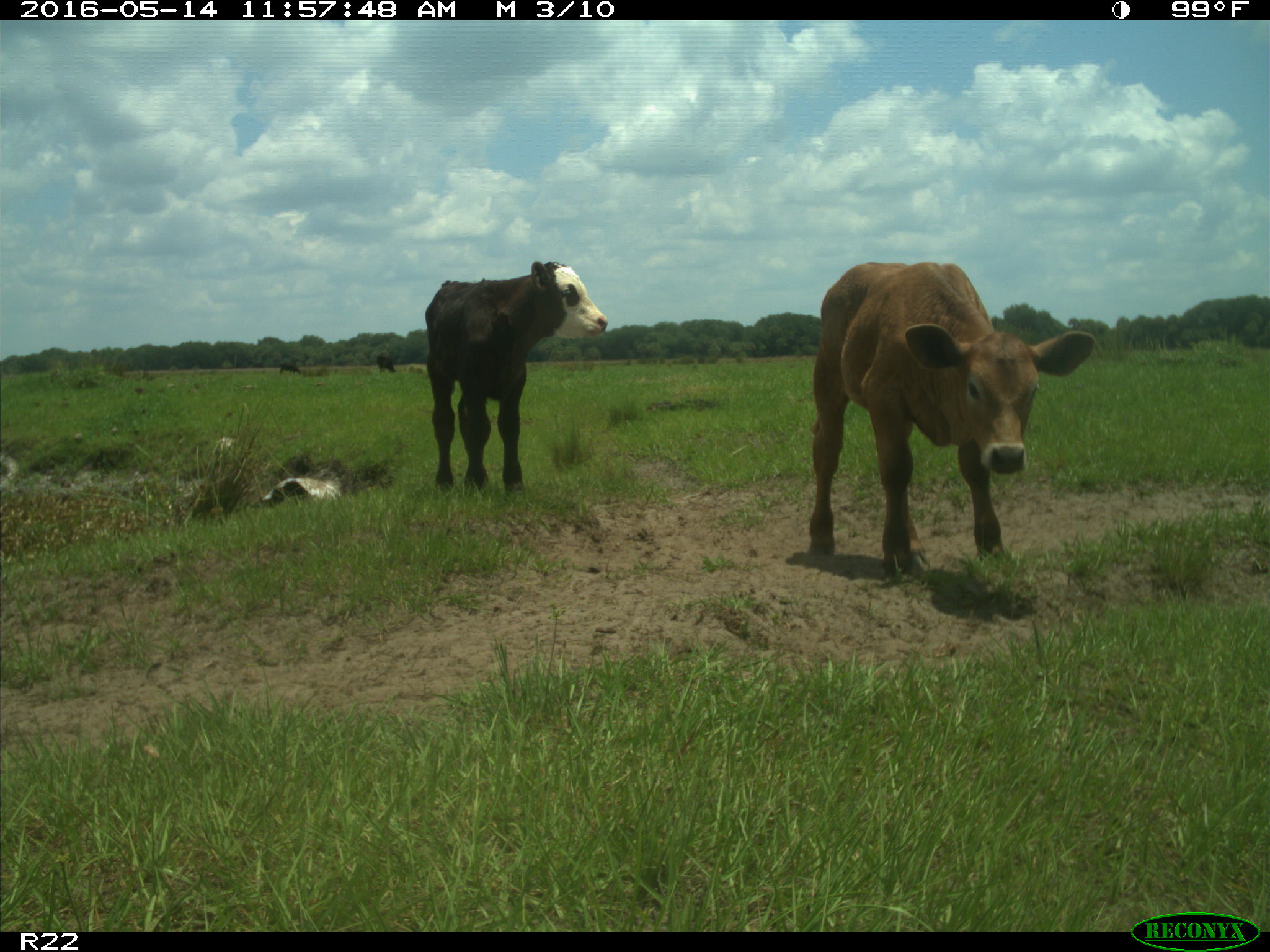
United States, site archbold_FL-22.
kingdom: Animalia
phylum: Chordata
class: Mammalia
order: Artiodactyla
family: Bovidae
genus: Bos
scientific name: Bos taurus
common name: domestic cow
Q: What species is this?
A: Bos taurus (domestic cow).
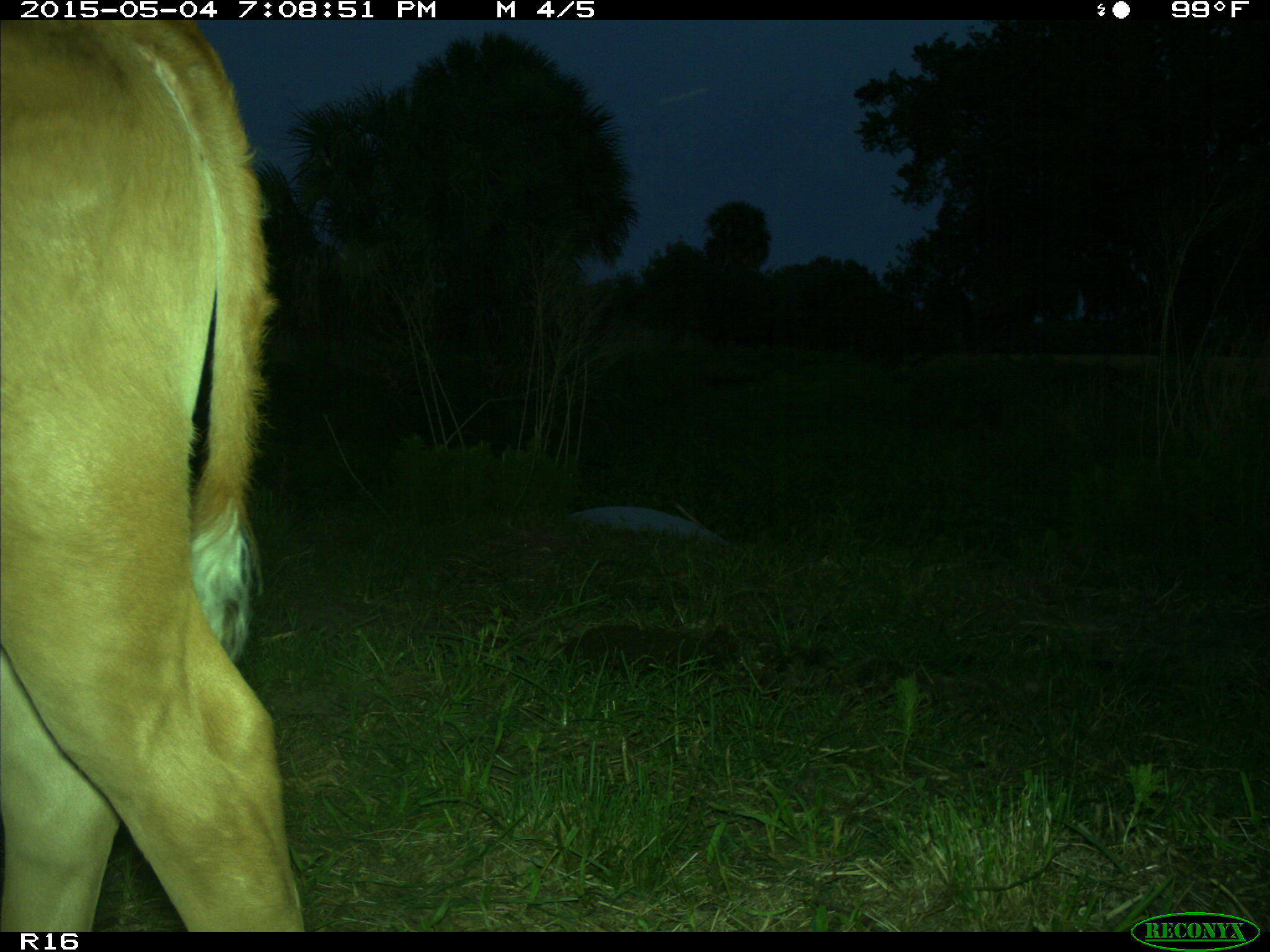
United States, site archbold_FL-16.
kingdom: Animalia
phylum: Chordata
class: Mammalia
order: Artiodactyla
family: Bovidae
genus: Bos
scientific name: Bos taurus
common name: domestic cow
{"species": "Bos taurus (domestic cow)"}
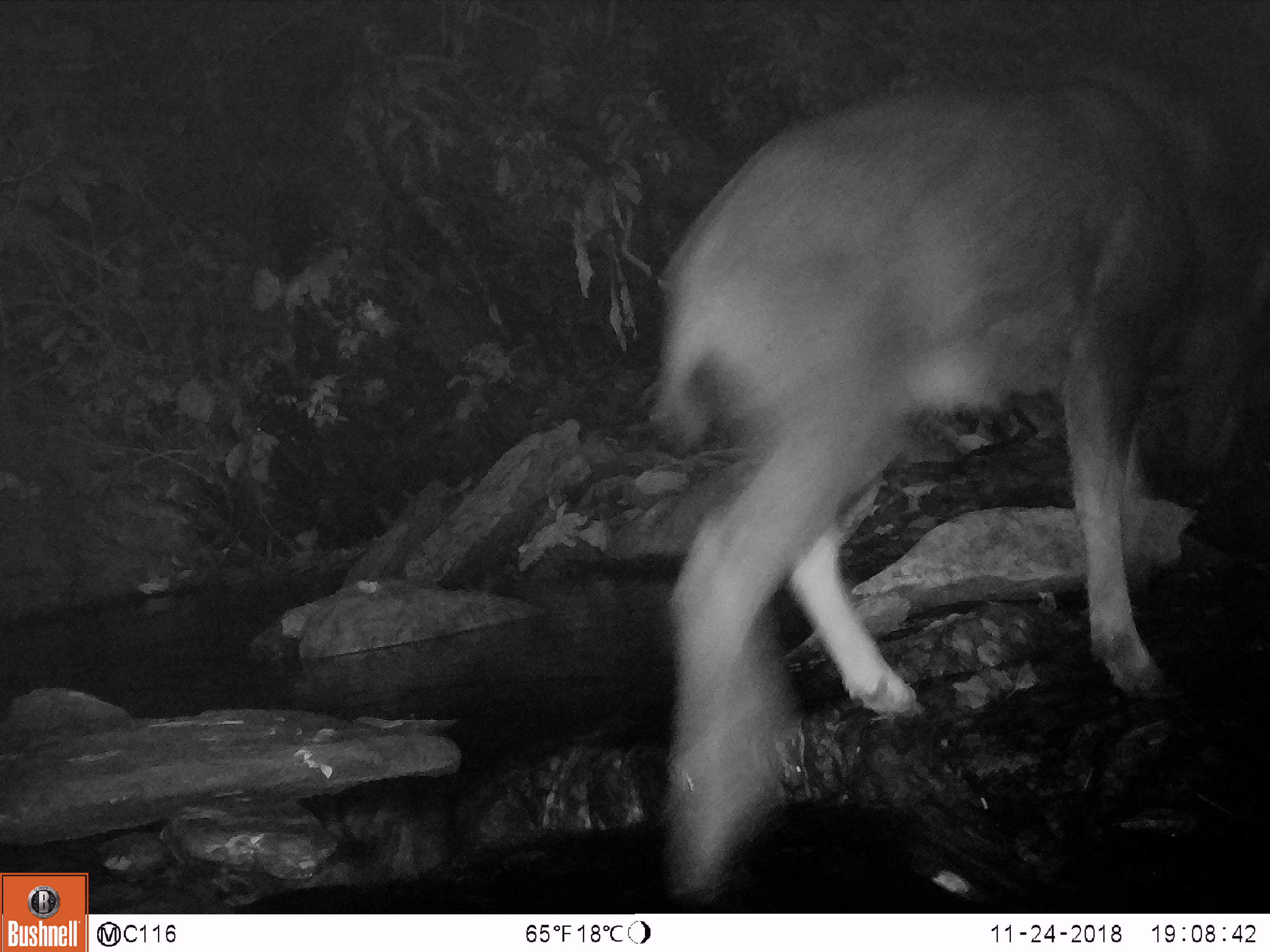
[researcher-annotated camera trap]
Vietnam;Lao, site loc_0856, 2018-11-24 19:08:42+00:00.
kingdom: Animalia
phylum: Chordata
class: Mammalia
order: Artiodactyla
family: Bovidae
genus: Capricornis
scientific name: Capricornis sumatraensis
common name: chinese serow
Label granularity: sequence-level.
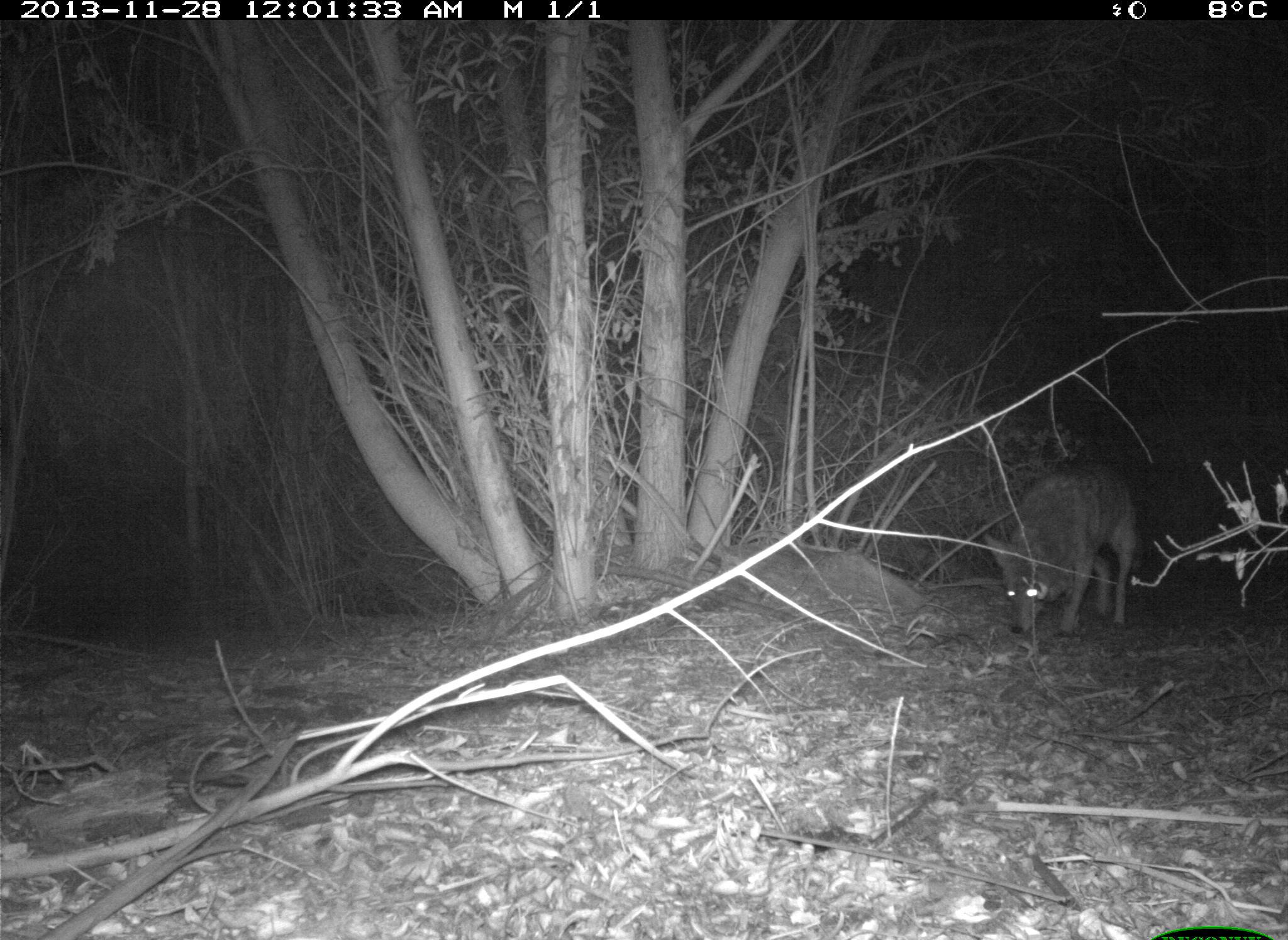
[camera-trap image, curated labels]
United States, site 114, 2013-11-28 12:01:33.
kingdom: Animalia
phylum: Chordata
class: Mammalia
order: Carnivora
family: Canidae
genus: Canis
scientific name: Canis latrans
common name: coyote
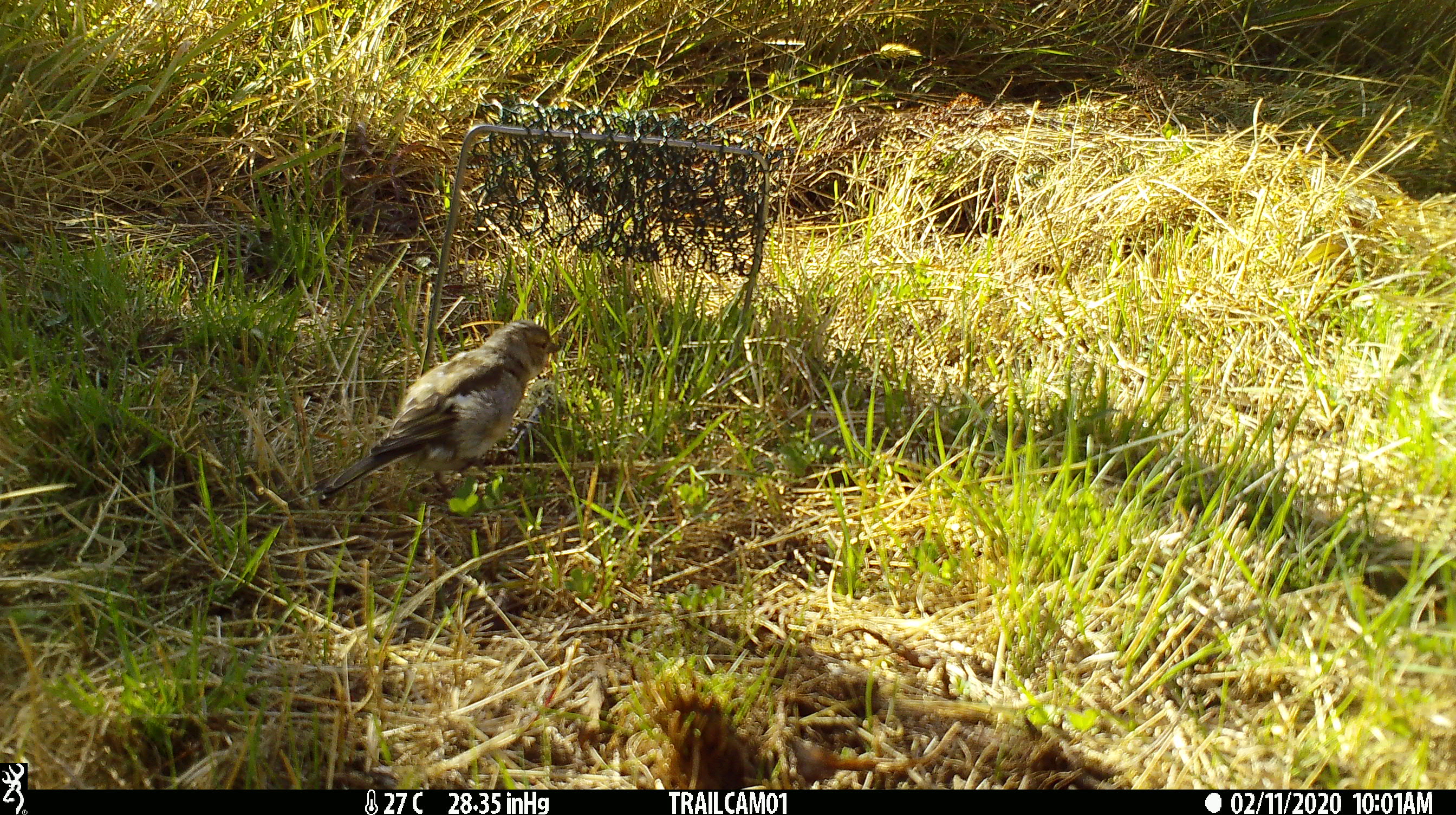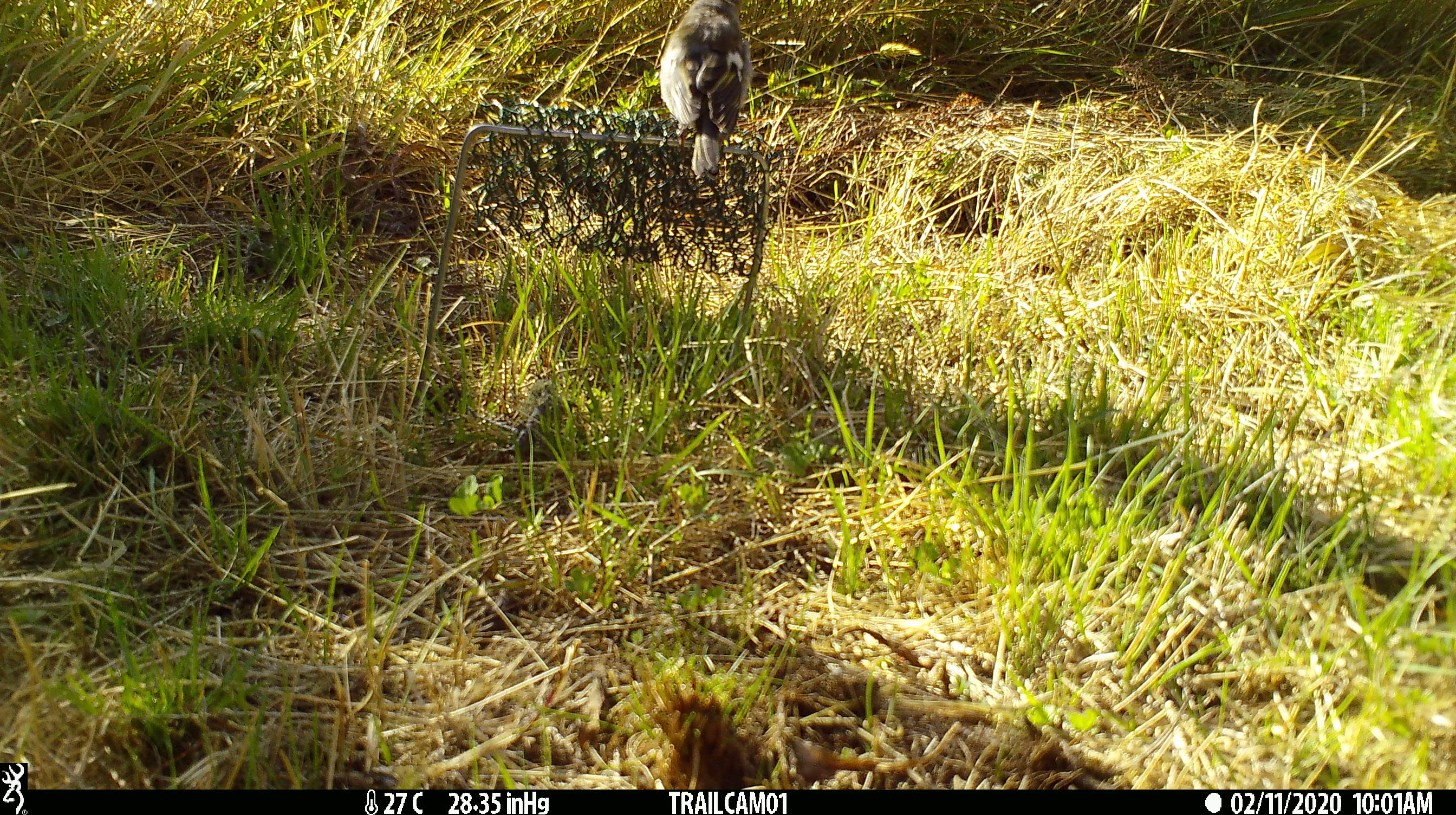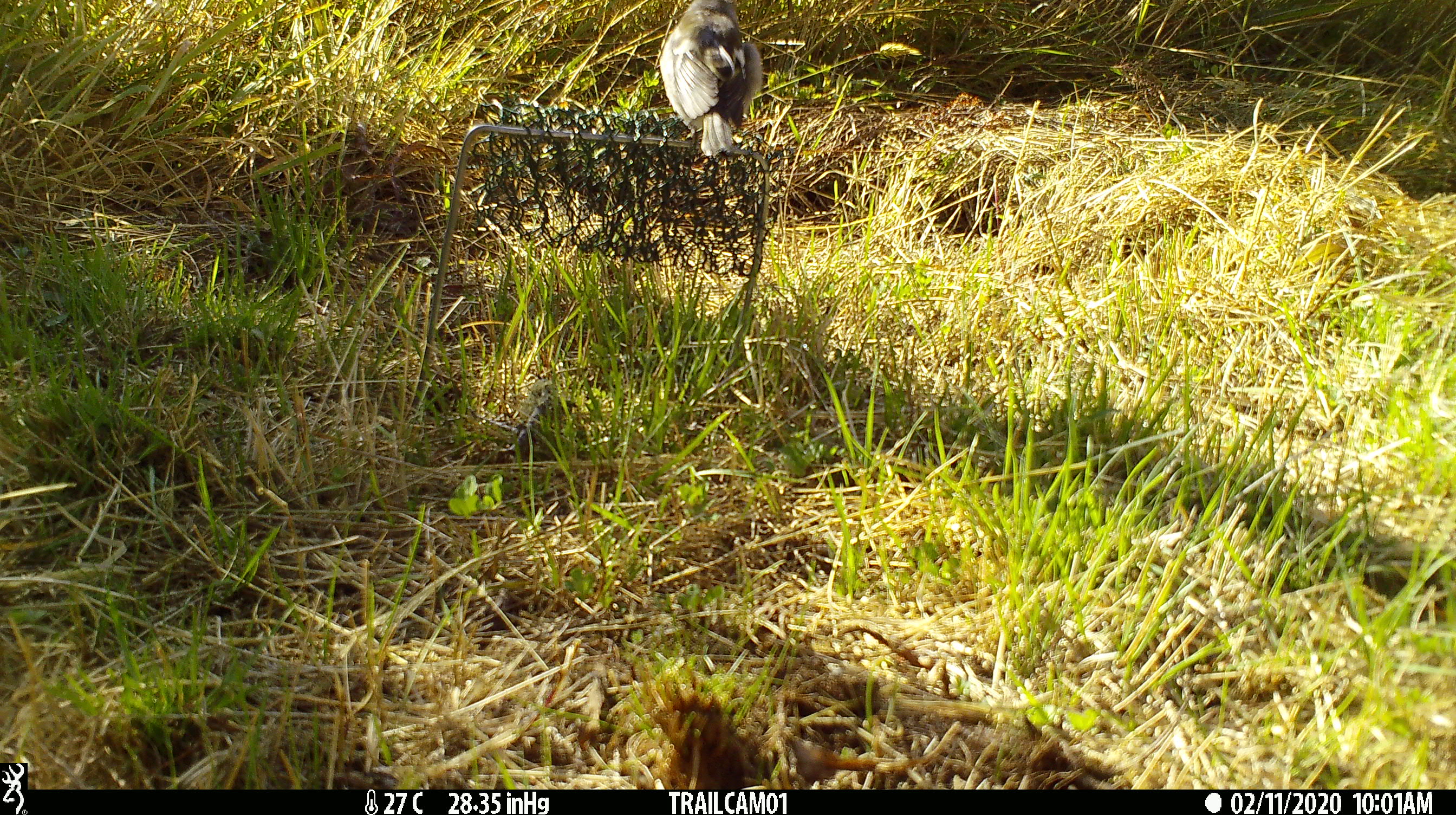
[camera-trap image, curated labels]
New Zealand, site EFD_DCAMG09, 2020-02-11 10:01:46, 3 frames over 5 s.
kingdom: Animalia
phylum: Chordata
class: Aves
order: Passeriformes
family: Fringillidae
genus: Fringilla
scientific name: Fringilla coelebs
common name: common chaffinch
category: chaffinch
Chaffinch (common chaffinch) (Fringilla coelebs).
----
What you have to do:
Everything from the line with "common name: chinese serow" through the last line above should be reproduced exactly, both ends included; pictures must be omitted.

Exercise output:
common name: chinese serow
Label granularity: sequence-level.
[camera-trap image, curated labels]
United States, site 114, 2013-11-28 12:01:33.
kingdom: Animalia
phylum: Chordata
class: Mammalia
order: Carnivora
family: Canidae
genus: Canis
scientific name: Canis latrans
common name: coyote
[camera-trap image, curated labels]
New Zealand, site EFD_DCAMG09, 2020-02-11 10:01:46, 3 frames over 5 s.
kingdom: Animalia
phylum: Chordata
class: Aves
order: Passeriformes
family: Fringillidae
genus: Fringilla
scientific name: Fringilla coelebs
common name: common chaffinch
category: chaffinch
Chaffinch (common chaffinch) (Fringilla coelebs).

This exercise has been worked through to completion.